La même réforme des retraites qui a donné au gouvernement des droits de retrait a également augmenté les droits de 30%, créant probablement des dettes plus importantes pour le Trésor salvadorien.
L’encours de la dette intérieure du pays, 8,75% du PIB, est également élevé, en raison des dépenses élevées et des recettes fiscales pendant le Covid-19. Il a encore neuf obligations internationales en dollars d’une valeur de 6,4 milliards de dollars, soit environ 30% de son produit intérieur brut.

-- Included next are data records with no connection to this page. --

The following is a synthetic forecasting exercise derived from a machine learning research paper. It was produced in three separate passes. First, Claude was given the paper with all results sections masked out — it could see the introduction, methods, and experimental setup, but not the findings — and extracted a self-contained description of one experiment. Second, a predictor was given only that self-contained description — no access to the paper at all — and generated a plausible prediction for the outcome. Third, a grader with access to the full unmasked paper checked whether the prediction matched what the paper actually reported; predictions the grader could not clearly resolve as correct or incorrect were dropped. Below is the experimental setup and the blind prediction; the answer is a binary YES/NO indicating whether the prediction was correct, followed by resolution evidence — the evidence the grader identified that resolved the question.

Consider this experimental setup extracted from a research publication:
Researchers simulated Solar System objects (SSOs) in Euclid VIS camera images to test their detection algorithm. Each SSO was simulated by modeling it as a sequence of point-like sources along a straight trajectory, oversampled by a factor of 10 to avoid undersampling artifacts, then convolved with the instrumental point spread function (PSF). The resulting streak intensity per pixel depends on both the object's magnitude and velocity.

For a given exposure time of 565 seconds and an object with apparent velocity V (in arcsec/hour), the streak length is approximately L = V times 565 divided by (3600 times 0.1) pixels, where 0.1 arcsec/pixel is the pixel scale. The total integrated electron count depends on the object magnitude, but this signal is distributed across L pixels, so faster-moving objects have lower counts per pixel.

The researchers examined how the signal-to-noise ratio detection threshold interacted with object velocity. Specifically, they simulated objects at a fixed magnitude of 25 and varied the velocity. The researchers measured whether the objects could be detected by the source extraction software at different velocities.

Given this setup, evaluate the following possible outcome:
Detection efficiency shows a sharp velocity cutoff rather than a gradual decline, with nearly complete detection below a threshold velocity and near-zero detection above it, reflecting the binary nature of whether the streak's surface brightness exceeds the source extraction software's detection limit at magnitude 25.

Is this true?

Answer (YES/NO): NO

L’accès aux marchés internationaux des capitaux est un autre problème, Moody’s affirmant que les paiements obligataires de 2025 sont réalisables « tant que les décaissements multilatéraux restent autour des niveaux programmés ». Un accord avec le FMI semble également insaisissable.
« Si vous avez un stock de dette élevé, vous ne pourrez pas le réduire du jour au lendemain, vous devez générer un excédent budgétaire primaire pendant plusieurs années pour le réduire », déclare Siobhan Morden de Santander Investment Securities.
« Le problème d’El Salvador est qu’il existe des alternatives de financement très limitées, ils ont saturé leurs marchés locaux et ils n’ont pas beaucoup accès à l’argent multilatéral, car ils n’ont pas de programme du FMI. »
Et avec une élection à venir, les investisseurs se demandent si Bukele peut garder les cordons de la bourse serrés.
« Il a maintenu des dépenses assez stables, ce qui est vraiment encourageant. Mais peut-il continuer à le faire, dans l’année précédant la élection? » demande Bailey-Smith.
Alors que ce sont les câpres cryptographiques de Bukele qui ont fait la une des journaux, ses véritables priorités semblent beaucoup plus banales.